►

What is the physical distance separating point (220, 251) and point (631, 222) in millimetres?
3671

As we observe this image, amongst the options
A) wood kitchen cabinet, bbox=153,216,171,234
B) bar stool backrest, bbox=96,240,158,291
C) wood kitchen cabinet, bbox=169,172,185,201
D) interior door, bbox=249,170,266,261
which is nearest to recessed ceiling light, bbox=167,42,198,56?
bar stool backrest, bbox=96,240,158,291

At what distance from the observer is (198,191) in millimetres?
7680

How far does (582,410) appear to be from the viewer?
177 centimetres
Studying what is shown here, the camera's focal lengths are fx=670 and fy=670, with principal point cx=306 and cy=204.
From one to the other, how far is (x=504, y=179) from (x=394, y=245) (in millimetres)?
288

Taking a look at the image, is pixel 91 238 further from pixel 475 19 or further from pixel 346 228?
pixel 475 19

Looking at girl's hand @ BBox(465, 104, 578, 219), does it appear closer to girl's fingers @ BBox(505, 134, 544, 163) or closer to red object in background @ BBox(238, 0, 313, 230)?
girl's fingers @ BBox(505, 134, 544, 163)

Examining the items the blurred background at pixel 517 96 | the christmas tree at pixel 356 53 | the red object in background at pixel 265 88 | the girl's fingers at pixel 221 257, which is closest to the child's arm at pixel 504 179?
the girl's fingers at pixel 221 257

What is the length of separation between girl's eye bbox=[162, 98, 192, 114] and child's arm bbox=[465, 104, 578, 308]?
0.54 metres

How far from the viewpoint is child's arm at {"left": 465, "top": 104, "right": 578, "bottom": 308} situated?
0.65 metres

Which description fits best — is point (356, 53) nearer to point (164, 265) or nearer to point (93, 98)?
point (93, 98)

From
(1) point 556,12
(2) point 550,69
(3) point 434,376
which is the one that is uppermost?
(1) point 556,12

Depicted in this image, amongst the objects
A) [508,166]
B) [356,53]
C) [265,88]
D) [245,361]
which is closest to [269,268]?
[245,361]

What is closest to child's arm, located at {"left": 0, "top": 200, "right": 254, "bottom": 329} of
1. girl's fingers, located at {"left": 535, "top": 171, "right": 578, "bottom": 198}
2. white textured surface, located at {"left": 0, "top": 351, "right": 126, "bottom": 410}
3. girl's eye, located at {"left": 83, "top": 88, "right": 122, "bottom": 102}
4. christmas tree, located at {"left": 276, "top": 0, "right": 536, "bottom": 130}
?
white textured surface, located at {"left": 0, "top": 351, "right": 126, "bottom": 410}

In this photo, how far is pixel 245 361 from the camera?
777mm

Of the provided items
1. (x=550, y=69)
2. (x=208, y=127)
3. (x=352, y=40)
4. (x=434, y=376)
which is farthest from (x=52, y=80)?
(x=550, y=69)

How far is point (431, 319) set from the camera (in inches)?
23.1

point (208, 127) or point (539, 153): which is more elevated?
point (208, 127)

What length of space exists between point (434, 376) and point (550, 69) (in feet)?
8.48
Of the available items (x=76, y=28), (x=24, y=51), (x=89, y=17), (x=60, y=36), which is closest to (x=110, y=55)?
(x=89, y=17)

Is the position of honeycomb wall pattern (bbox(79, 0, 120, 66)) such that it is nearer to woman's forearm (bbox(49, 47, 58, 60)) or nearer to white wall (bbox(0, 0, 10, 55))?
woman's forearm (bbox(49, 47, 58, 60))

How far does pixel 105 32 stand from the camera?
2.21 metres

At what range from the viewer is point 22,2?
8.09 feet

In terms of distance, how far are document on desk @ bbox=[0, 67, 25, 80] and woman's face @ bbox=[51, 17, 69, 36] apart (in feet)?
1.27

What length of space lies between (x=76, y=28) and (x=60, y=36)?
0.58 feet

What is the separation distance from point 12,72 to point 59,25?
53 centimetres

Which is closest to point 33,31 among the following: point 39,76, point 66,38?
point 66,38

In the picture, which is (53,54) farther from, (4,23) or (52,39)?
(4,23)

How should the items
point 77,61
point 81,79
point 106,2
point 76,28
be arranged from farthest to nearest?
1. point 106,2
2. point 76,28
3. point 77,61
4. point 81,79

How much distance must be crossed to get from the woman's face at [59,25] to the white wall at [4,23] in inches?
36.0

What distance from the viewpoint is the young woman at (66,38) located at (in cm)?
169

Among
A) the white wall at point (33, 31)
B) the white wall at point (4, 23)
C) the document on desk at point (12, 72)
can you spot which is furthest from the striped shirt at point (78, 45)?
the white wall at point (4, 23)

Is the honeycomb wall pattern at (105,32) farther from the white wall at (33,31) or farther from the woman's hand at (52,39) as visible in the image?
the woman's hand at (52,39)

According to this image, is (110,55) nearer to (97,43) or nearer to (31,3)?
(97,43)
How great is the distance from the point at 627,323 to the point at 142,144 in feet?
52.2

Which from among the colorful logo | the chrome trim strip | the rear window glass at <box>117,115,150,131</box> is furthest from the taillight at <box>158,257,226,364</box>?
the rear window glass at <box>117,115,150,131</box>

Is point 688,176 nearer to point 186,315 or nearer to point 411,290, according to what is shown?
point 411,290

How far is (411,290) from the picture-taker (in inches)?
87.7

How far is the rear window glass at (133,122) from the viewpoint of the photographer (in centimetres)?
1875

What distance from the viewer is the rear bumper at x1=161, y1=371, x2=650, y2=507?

◄

◆ **Given request**: Quote every line from the line containing "In the picture, which" through the closing line of the listing, including both.

◆ **Exercise result**:
In the picture, which is (53,54) farther from, (4,23) or (52,39)?
(4,23)

How should the items
point 77,61
point 81,79
point 106,2
point 76,28
be arranged from farthest to nearest?
1. point 106,2
2. point 76,28
3. point 77,61
4. point 81,79

How much distance must be crossed to get from the woman's face at [59,25] to the white wall at [4,23] in inches?
36.0

What distance from the viewpoint is the young woman at (66,38) located at (in cm)?
169

Among
A) the white wall at point (33, 31)
B) the white wall at point (4, 23)
C) the document on desk at point (12, 72)
can you spot which is furthest from the striped shirt at point (78, 45)?
the white wall at point (4, 23)

Is the honeycomb wall pattern at (105,32) farther from the white wall at (33,31) or farther from the woman's hand at (52,39) as visible in the image?
the woman's hand at (52,39)

According to this image, is (110,55) nearer to (97,43) or nearer to (31,3)?
(97,43)
How great is the distance from the point at 627,323 to the point at 142,144 in feet?
52.2

Which from among the colorful logo | the chrome trim strip | the rear window glass at <box>117,115,150,131</box> is furthest from the taillight at <box>158,257,226,364</box>?
the rear window glass at <box>117,115,150,131</box>

Is point 688,176 nearer to point 186,315 or nearer to point 411,290, according to what is shown?
point 411,290

How far is (411,290) from the picture-taker (in inches)?
87.7

How far is the rear window glass at (133,122) from the viewpoint of the photographer (in centimetres)?
1875

What distance from the viewer is the rear bumper at x1=161, y1=371, x2=650, y2=507?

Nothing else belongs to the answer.